Início do capítulo II da «Condição Humana»
A vita activa, ou seja, a vida humana na medida em que se empenha ativamente em fazer algo, tem raízes permanentes num mundo de homens ou de coisas feitas pelos homens, um mundo que ela jamais abandona ou chega a transcender completamente. As coisas e os homens constituem o ambiente de cada uma das atividades humanas, que não teriam sentido sem tal localização; e, no entanto, este ambiente, o mundo ao qual viemos, não existiria sem a atividade humana que o produziu, como no caso de coisas fabricadas; que dele cuida, como no caso das terras de cultivo; ou que o estabeleceu através da organização, como no caso do corpo político.

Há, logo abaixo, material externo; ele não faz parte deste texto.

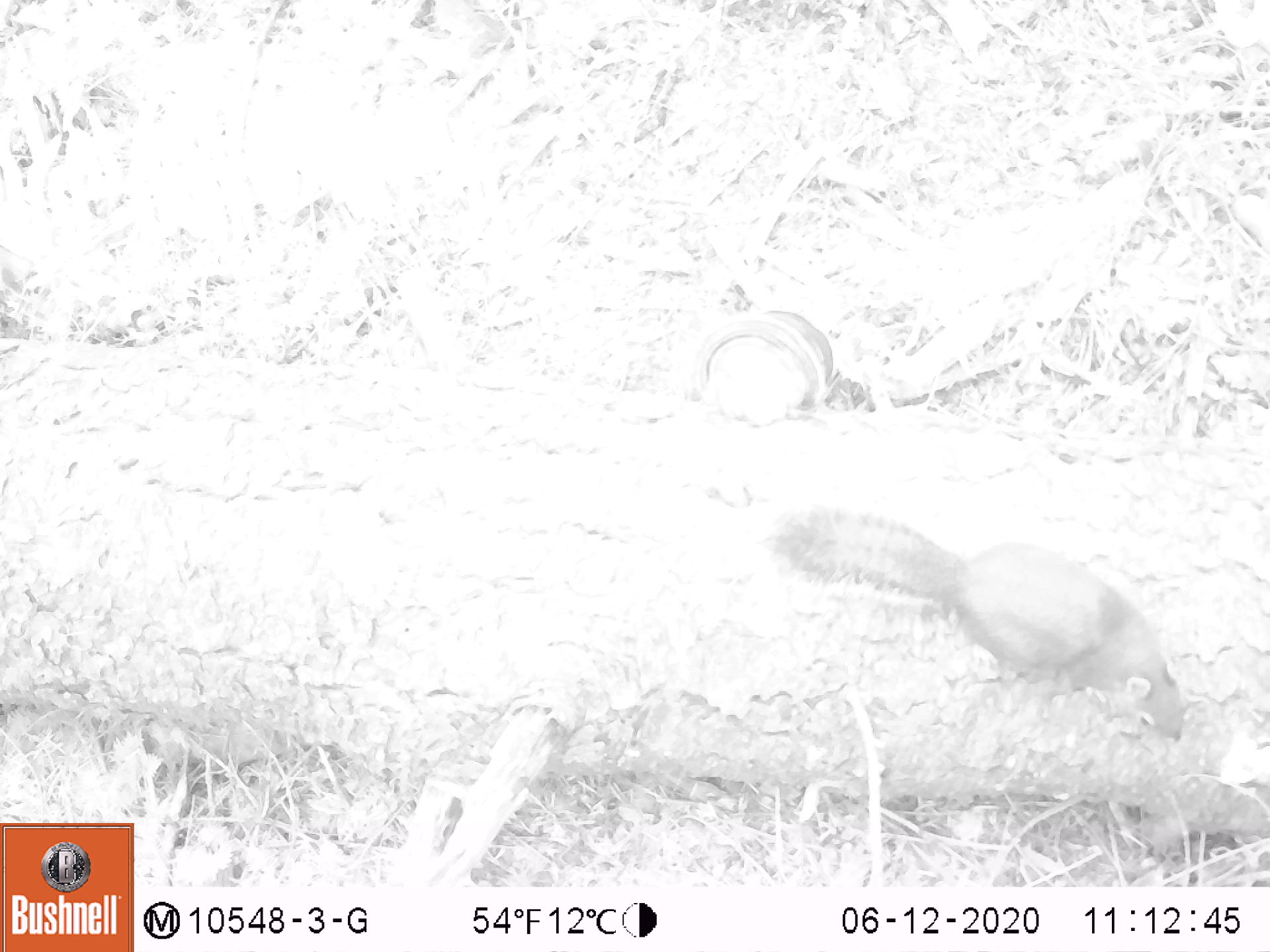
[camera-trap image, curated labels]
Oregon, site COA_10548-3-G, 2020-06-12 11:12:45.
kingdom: Animalia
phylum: Chordata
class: Mammalia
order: Rodentia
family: Sciuridae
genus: Tamiasciurus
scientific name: Tamiasciurus douglasii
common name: douglas squirrel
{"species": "douglas squirrel (Tamiasciurus douglasii)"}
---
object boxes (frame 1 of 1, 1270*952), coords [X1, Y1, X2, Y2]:
douglas squirrel: [770, 508, 1190, 746]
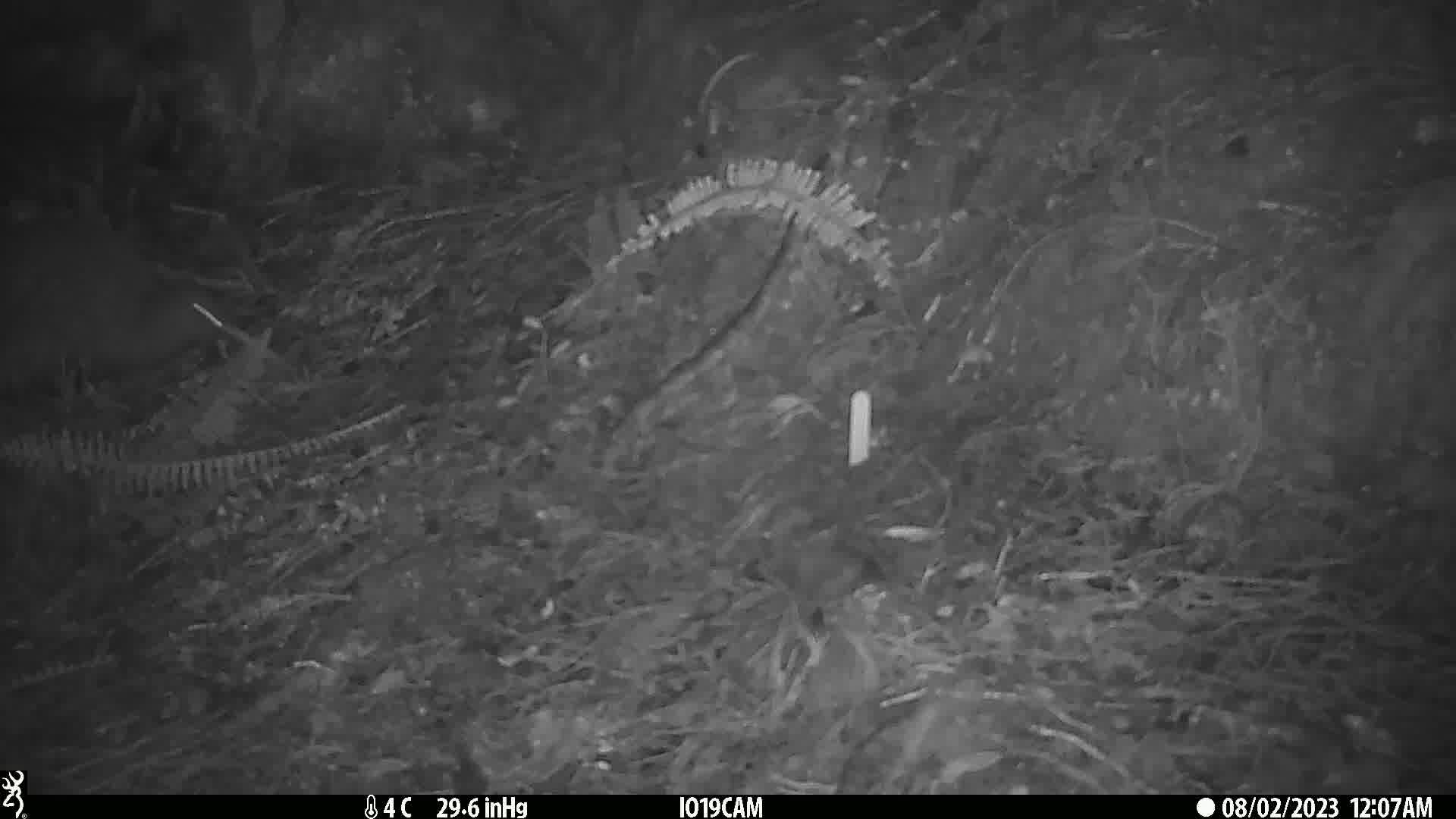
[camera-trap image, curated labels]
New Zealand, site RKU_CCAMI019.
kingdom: Animalia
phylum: Chordata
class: Aves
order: Apterygiformes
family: Apterygidae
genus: Apteryx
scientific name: Apteryx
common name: kiwi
Kiwi (Apteryx).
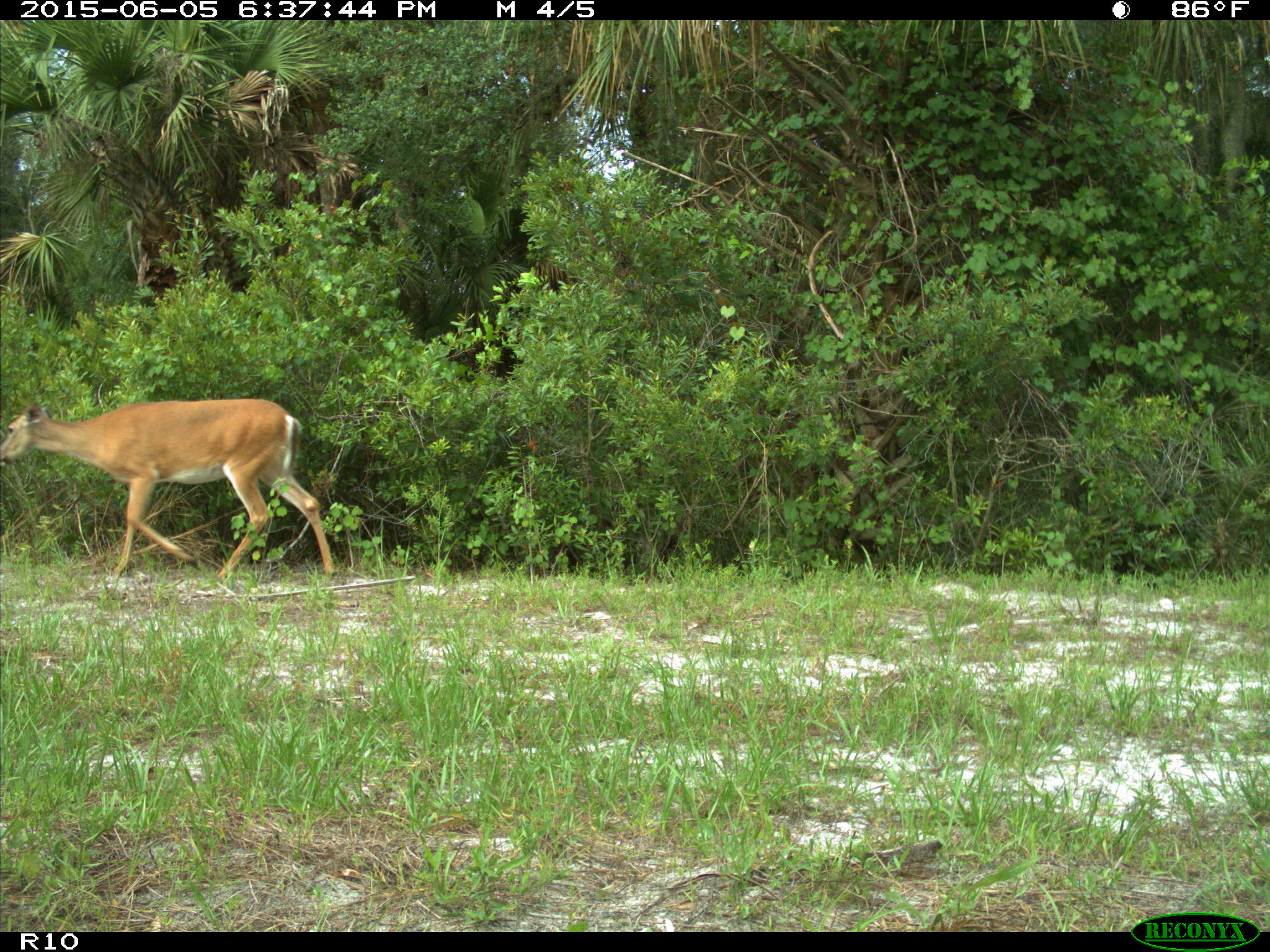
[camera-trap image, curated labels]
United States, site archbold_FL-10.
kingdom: Animalia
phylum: Chordata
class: Mammalia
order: Artiodactyla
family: Cervidae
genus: Odocoileus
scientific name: Odocoileus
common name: deer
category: unidentified deer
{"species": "unidentified deer (deer) (Odocoileus)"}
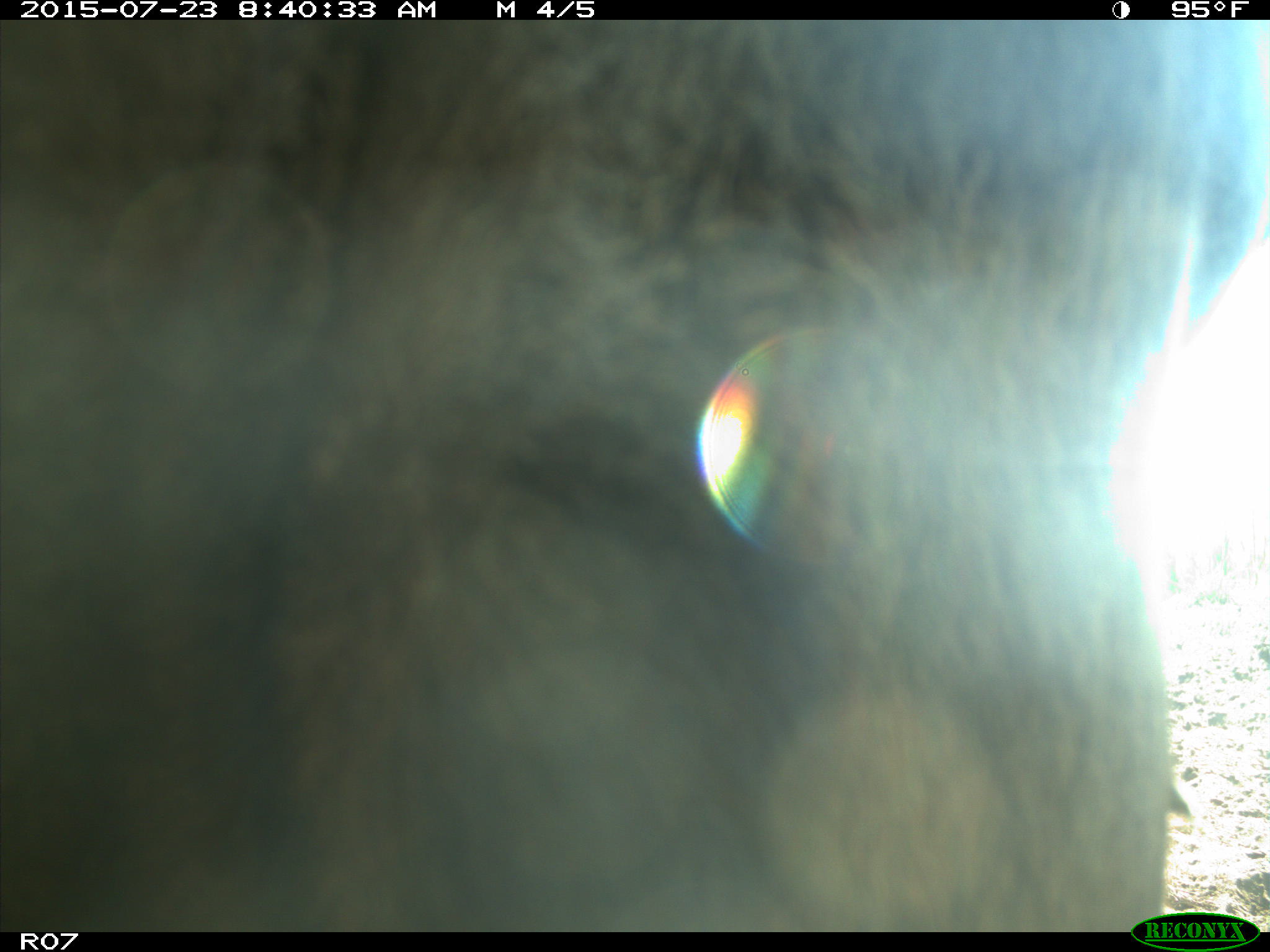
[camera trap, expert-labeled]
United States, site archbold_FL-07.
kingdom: Animalia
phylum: Chordata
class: Mammalia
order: Artiodactyla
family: Bovidae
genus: Bos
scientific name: Bos taurus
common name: domestic cow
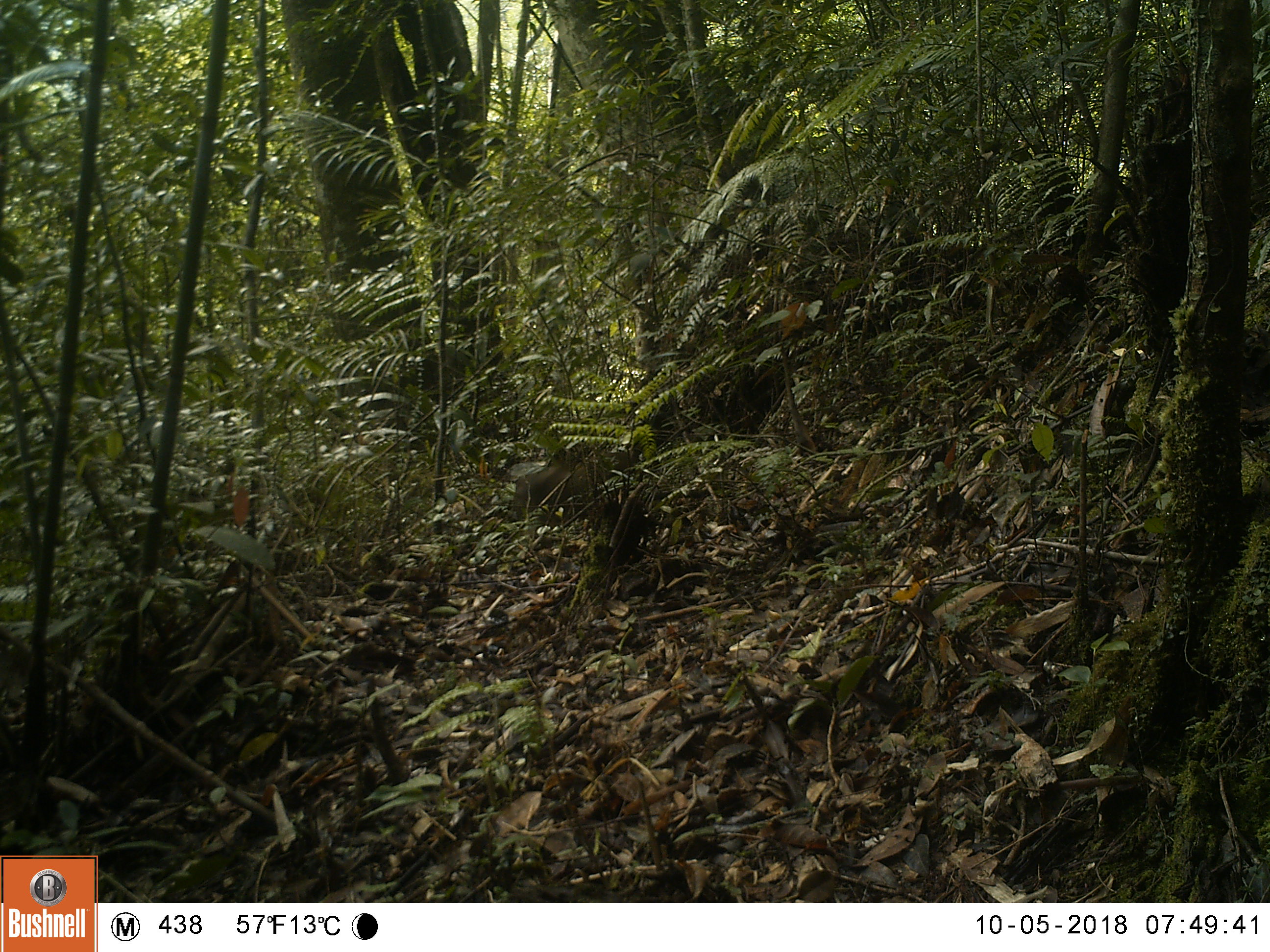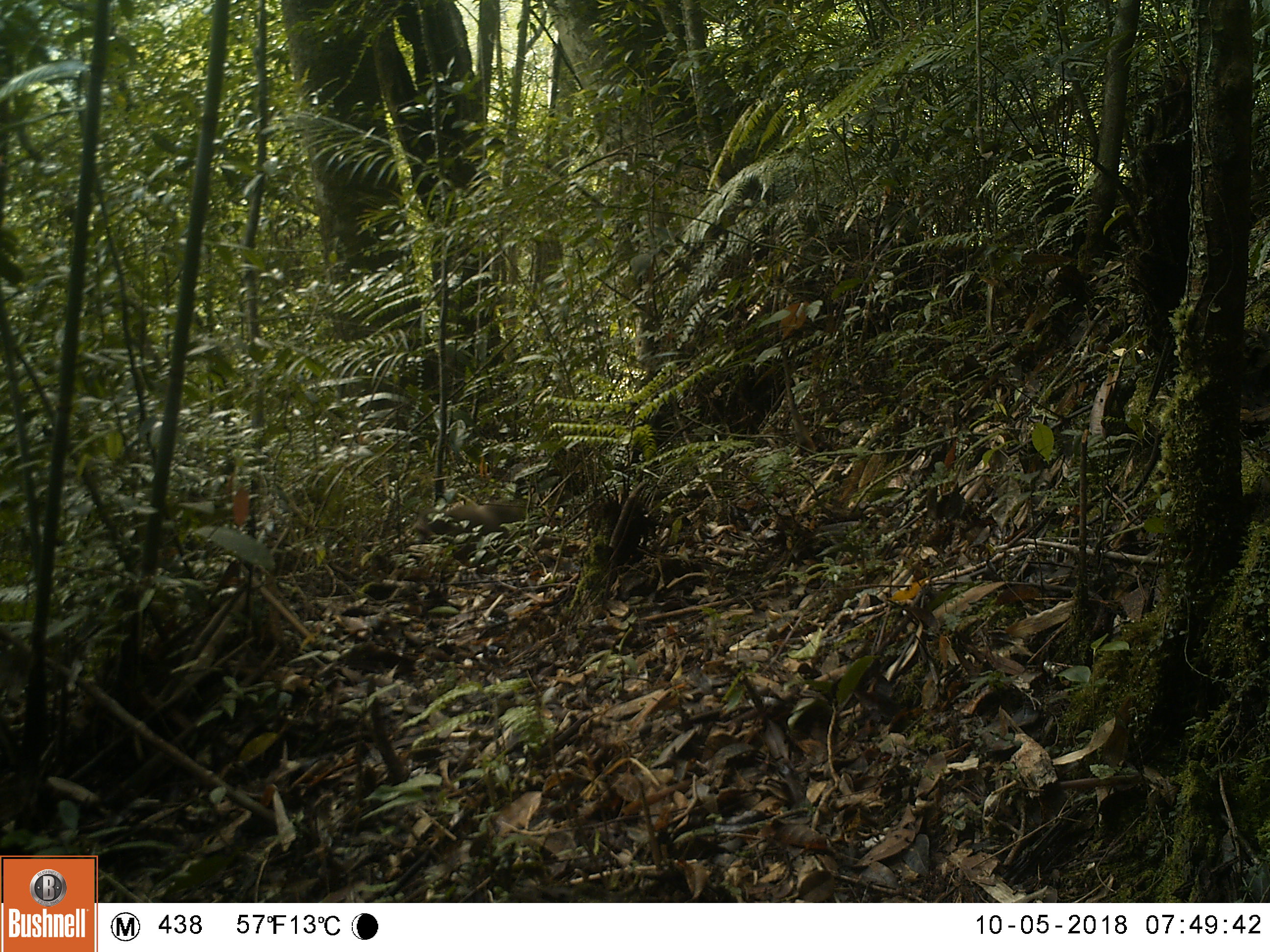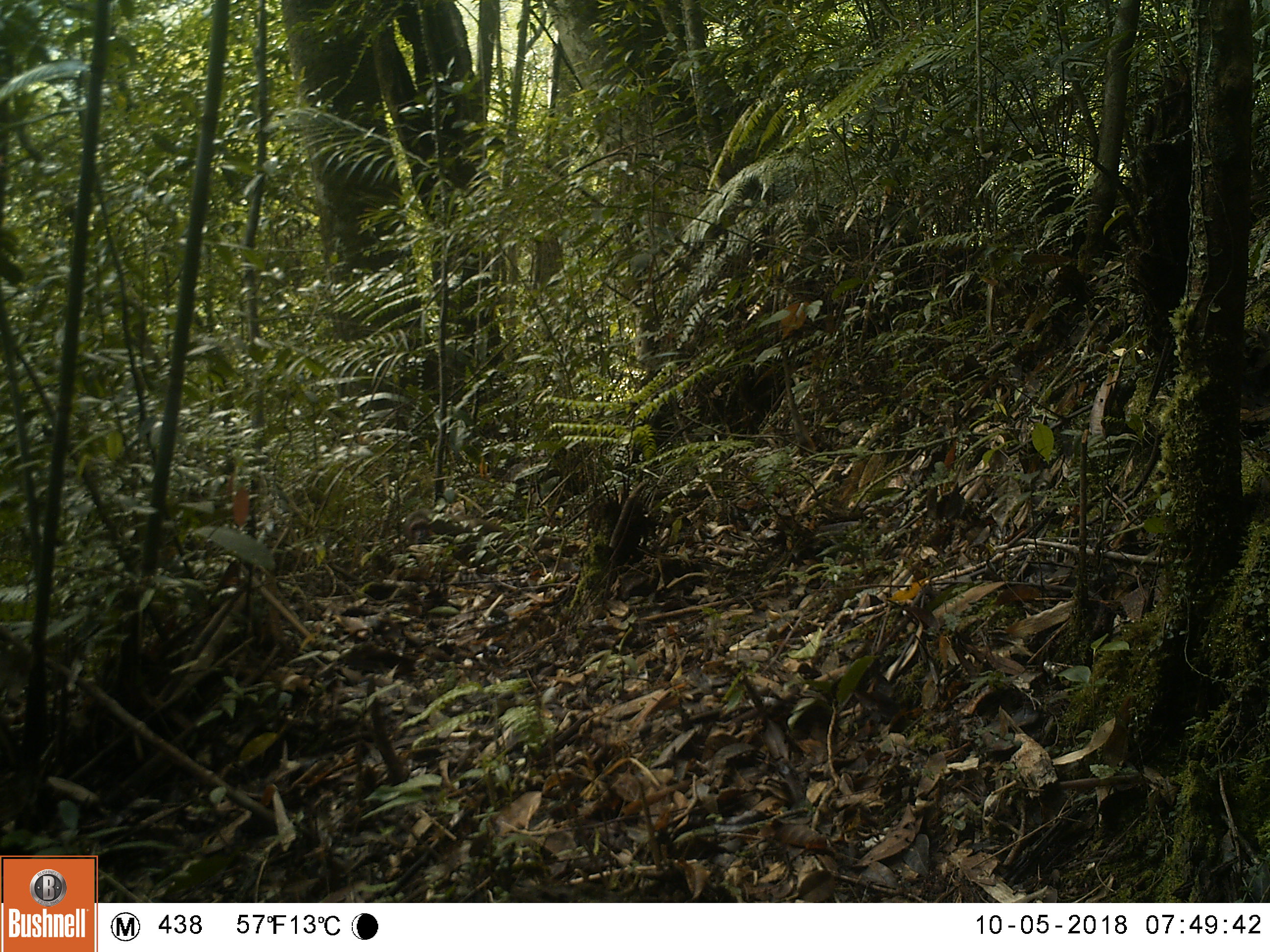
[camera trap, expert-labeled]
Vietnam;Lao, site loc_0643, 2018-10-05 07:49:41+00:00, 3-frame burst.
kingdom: Animalia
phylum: Chordata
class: Mammalia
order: Primates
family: Cercopithecidae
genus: Macaca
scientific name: Macaca arctoides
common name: stump-tailed macaque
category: stump tailed macaque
Stump tailed macaque (stump-tailed macaque) (Macaca arctoides). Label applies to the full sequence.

Nenhuma vida humana, nem mesmo a vida do eremita em meio à natureza selvagem, é possível sem um mundo que, direta ou indiretamente, testemunhe a presença de outros seres humanos.
Todas as atividades humanas são condicionadas pelo fato de que os homens vivem juntos; mas a ação é a única que não pode sequer ser imaginada fora da sociedade dos homens. A atividade do labor não requer a presença de outros, mas um ser que «laborasse» em completa solidão não seria humano, e sim um animal laborans no sentido mais literal da expressão. Um homem que trabalhasse e fabricasse e construísse num mundo habitado somente por ele mesmo não deixaria de ser um fabricador, mas não seria um homo faber: teria perdido a sua qualidade especificamente humana e seria, antes, um deus — certamente não o Criador, mas um demiurgo divino como Platão o descreveu em um dos seus mitos. Só a ação é prerrogativa exclusiva do homem; nem um animal nem um deus é capaz de ação,1 e só a ação depende inteiramente da constante presença de outros.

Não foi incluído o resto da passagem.